А жить становилось все труднее. Однажды, придя с работы, Иван увидел: Катя сидела на кухне, беспомощно кинув руки на стол.
- Ты что? Плохо тебе? –бросился к ней Иван, зная, что жена беременна.
Она качнула головой:
- Не мне плохо, всем нам. Комиссия была из совета, комнаты мерили, сказали, что ты себе тут нагородил, еще троих поселить можно, говорят, теперь все жилье принадлежит совету, он сам решит, кому где и как жить! – и заплакала, а потом, закрыв лицо полотенцем, сквозь слезы прошептала:
- А еще этот, из комиссии, сказал, что теперь все молодые бабы будут общими, советская власть так распорядилась, в соседних губерниях уже и закон вышел, а как же я без тебя, Ванечка мой[13]!
Иван черно выругался (отец бы по губам шлепнул, ругани не терпел!), потом закурил у печки, спросил:
- Кто он таков?
Катя ответила:
- Не знаю… не из наших – в коже весь, с наганом, быстрый такой, все пишет, пишет…
Ваня стукнул кулаком по столу:
- Они меня узнают. Никого не пущу. А за жену, за дом горло вырву. Да и мастеровые поддержат, у всех так, кто работать может по-настоящему.
Это была правда. Проработав на железной дороге лет десять, только самый худой мужик не строил домишко, к нему сарай, курятник, огородик[14].

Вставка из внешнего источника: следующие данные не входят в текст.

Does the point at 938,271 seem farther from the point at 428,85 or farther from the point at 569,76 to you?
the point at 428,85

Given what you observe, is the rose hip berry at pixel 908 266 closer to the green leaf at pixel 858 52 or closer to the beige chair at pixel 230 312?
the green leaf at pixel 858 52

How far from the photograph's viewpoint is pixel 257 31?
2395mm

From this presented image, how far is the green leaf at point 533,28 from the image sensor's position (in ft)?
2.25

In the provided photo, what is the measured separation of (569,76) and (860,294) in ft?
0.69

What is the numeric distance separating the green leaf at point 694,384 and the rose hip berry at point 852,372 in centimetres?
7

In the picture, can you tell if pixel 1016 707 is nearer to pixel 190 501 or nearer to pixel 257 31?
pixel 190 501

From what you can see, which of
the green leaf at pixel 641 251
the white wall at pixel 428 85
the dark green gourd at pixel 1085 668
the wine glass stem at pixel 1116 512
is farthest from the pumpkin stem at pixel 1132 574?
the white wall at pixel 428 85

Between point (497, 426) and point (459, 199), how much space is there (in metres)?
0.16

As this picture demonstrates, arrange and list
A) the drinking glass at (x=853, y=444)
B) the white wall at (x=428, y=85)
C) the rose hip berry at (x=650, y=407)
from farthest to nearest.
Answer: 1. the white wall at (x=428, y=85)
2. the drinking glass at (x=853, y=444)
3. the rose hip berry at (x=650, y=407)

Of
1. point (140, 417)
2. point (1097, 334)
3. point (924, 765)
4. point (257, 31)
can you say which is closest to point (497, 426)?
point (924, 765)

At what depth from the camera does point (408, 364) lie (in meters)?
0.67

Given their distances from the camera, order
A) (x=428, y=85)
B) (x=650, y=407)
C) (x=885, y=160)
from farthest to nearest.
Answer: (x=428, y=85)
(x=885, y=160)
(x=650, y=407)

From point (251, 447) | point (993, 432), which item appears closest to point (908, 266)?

Власть затягивала гайки, рабочие глухо ворчали. Катя однажды встретила мужа новостью: Дарью Михайловну, вдову врача Кацаурова, выселили из дома[15]. Катя звала бывшую хозяйку в их с Ваней домик жить, но Дарья Михайловна собралась уезжать из Ярославля. Передавали, что на фабрике Карзинкина, самой большой в городе, избили комиссара, попытавшегося выступать на митинге с призывом голосовать за большевиков.[16]
Начались аресты, причем никто не мог сказать, кого и за что арестуют. Сначала уводили из семей священников, чиновников, потом стали стучаться в двери рабочих: «Приходили всегда ночью, часто пьяные, словно старались заглушить водкой свой стыд, но всегда толпой, говорили грубо, толкались, что-то искали, потом уводили мужчин, объясняя, что это только до утра, а там разберемся, после этого арестованных вели в лес или в сарай и там расстреливали»[17].
Такое долго продолжаться не могло — кто-то должен был взять верх.